10. A training method of an image segmentation model comprises the following steps:

taking a plurality of training images as images to be identified, acquiring a target image reference region selected by a user aiming at a target object, and acquiring an image mask aiming at the target object by using the image mask identification method of any one of claims 1 to 9;

11. The method of claim 10, further comprising:

performing image segmentation processing by using the machine learning model to generate a segmentation processed result image;

in response to the correction operation of the result image by the user, acquiring a target image reference area selected by the user, taking the result image as the image to be recognized, and correcting the result image by using the image mask recognition method according to any one of claims 1 to 9.

12. The method of claim 11, further comprising:

acquiring an image mask for correcting the result image;

and taking the corrected image mask and the corresponding original image as training data, and training the machine learning model.

13. An apparatus for identifying an image mask, comprising:

14. The apparatus according to claim 13, wherein the means for performing image mask recognition according to the feature data of the image to be recognized after the weighted overlap-add processing, and generating a recognition result of the image mask comprises:

15. The apparatus of claim 14, wherein generating the recognition result of the image mask according to the weighted overlap-add processed intermediate prediction result comprises:

16. An apparatus for training an image segmentation model, comprising:

17. An electronic device, comprising:

a memory for storing a program;

a processor for executing the program stored in the memory to perform the image mask identification method according to any one of claims 1 to 9.

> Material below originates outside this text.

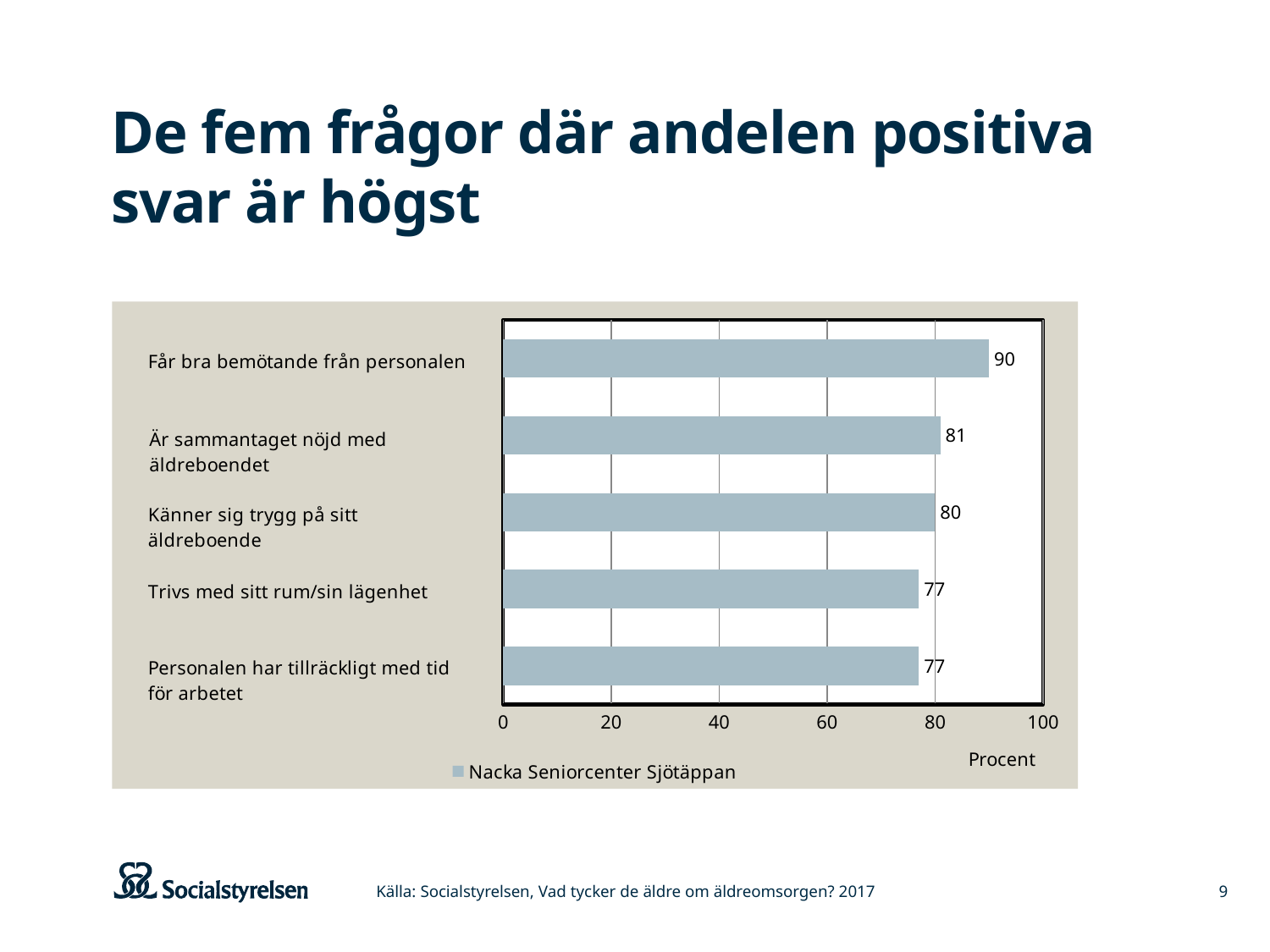
What is the value for "Får bra bemötande från personalen"? 90 Is the value for "Får bra bemötande från personalen" greater or less than 80? greater What is the value for "Är sammantaget nöjd med äldreboendet"? 81 Which is larger: the value for "Är sammantaget nöjd med äldreboendet" or the value for "Trivs med sitt rum/sin lägenhet"? Är sammantaget nöjd med äldreboendet Which category has the highest value? Får bra bemötande från personalen What is the value for "Känner sig trygg på sitt äldreboende"? 80 How many series does the legend list? 1 What is the value for "Personalen har tillräckligt med tid för arbetet"? 77 What kind of chart is shown on the slide? bar chart How many categories are shown in the chart? 5 What is the difference between the values for "Får bra bemötande från personalen" and "Trivs med sitt rum/sin lägenhet"? 13 What series name is shown in the legend? Nacka Seniorcenter Sjötäppan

18. An electronic device, comprising:

a memory for storing a program;

a processor for executing the program stored in the memory to perform the method of training an image segmentation model according to any one of claims 10 to 12.

19. An image matting method comprising:

20. The method of claim 19, further comprising:

and taking the new target image and the corresponding original image as training data, and training the image segmentation model.

21. An electronic device, comprising:

a memory for storing a program;

a processor for executing the program stored in the memory to perform the image matting method of claim 19 or 20.